MASTER OF HIGH COURT N.O

and

REGISTRAR OF DEEDS N.O

HIGH COURT OF ZIMBABWE,

MUCHAWA J

HARARE, 15 February and 18 February 2022

Opposed Matter

H Gwanyanya, applicant’s legal practitioner

P Madondo, respondent’s legal practitioner

MUCHAWA J: This is an application for rescission of a judgment which was obtained in favour of the first respondent against the applicant on 11 February 2020 under case number HC 8648/19. The brief background to this matter is that the applicant and first respondent were both married to the late Kennedy Zvemisha at the time of his death on 30 September 1995. Both of them had registered customary law marriages. His estate was administered under DR 3175-95 as a testate estate upon the production of a will. Such will bequeathed the only matrimonial home (Stand 2957 Dangamvura Township, Mutare) of the applicant in which she was living before and after the death of the husband, to the first respondent who had been living in Chiredzi. The will gave the applicant a usufructuary right to the house until her youngest child attained the age of 18 years. Upon the child turning 18, the first respondent who had by then transferred the house into her name sold it and sought to evict the applicant from the house.
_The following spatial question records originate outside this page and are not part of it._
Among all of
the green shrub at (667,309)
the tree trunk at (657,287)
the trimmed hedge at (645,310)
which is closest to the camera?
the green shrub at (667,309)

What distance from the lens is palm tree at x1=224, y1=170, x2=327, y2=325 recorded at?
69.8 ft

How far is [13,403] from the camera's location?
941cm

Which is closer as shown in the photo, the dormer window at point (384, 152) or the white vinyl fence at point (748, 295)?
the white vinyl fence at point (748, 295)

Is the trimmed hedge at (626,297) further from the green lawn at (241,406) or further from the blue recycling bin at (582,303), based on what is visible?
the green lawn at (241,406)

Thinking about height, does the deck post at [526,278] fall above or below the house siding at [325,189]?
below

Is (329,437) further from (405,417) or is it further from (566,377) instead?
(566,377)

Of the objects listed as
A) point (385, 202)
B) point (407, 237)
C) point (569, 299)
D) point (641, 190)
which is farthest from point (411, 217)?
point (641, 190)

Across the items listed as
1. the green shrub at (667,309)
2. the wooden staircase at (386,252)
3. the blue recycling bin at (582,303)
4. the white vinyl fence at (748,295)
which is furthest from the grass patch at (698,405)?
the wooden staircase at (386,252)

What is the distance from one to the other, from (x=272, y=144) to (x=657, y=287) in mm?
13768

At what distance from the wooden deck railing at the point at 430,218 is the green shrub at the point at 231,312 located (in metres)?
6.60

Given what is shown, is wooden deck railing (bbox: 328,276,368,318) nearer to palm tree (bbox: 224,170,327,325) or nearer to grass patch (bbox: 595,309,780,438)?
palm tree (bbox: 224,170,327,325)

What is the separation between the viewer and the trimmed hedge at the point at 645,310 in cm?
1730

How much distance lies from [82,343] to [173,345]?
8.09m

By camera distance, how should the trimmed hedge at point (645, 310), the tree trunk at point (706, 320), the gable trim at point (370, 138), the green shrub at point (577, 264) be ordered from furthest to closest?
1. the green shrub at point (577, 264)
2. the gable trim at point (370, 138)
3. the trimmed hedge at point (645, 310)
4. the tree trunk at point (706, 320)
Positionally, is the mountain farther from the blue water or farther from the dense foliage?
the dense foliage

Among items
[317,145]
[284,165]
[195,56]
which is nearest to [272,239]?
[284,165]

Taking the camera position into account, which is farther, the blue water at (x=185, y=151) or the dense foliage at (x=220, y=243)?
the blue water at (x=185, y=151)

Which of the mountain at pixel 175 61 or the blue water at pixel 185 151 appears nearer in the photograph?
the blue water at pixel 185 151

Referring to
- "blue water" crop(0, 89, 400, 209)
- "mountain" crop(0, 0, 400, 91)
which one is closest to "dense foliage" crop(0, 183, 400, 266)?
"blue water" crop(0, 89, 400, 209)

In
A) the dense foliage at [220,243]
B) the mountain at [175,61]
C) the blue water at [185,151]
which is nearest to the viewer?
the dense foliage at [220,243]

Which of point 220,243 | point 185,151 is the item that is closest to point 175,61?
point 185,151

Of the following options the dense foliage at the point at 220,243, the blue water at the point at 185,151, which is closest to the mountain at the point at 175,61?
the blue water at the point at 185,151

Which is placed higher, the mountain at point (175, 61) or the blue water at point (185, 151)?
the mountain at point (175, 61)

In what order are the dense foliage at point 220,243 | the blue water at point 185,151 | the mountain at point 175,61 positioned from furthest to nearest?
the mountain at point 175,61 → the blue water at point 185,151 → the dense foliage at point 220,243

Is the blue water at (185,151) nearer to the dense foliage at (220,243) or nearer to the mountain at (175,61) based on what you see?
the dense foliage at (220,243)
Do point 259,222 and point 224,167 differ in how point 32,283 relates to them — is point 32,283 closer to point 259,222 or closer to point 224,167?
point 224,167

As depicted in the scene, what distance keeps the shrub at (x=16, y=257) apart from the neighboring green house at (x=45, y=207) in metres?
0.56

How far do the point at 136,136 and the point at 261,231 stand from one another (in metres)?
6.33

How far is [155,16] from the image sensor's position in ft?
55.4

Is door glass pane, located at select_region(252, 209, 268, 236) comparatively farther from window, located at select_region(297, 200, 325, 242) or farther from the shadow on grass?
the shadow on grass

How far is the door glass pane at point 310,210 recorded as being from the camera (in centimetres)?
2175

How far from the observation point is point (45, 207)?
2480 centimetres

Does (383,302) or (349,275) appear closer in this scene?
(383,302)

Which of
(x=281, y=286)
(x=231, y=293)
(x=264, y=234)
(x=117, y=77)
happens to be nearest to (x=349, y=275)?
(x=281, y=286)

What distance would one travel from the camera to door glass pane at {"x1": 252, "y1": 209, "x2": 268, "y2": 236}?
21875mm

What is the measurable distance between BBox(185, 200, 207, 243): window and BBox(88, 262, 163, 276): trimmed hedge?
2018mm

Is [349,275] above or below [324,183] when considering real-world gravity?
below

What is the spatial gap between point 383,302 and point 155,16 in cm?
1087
In order to protect her rights, the applicant had then filed a court application for a declaratory order, in which it was sought that the document registered as the will of the late Kennedy Zvemisha executed on 1 April 1993, be declared invalid and that it be declared he had died intestate. It  was also prayed that the distribution and registration of Stand 2957 Dangamvura Township of Dangamvura, Mutare under deed of transfer DT 8277/99 in favour of the first respondent be declared invalid and of no legal force. Additionally is was prayed that the second respondent be ordered to reopen the estate of the late Kennedy Zvemisha and appoint a neutral executor to distribute the estate intestate.

It appears that the first respondent then filed a chamber application for dismissal of the application for a declaratory order for want of prosecution, which application was granted by the Honourable Justice Manzunzu on 11 February 2020.  That is the order which the applicant wants rescinded in the matter currently before me.

At the hearing of the matter, the applicant took a point in limine, that the first respondent is barred for failure to timeously file her heads of argument as they were filed some six months after the prescribed time. Initially Mr Gwanyanya referred to the High Court Rules of 2021 but revised this by reference to the High Court Rules, 1971.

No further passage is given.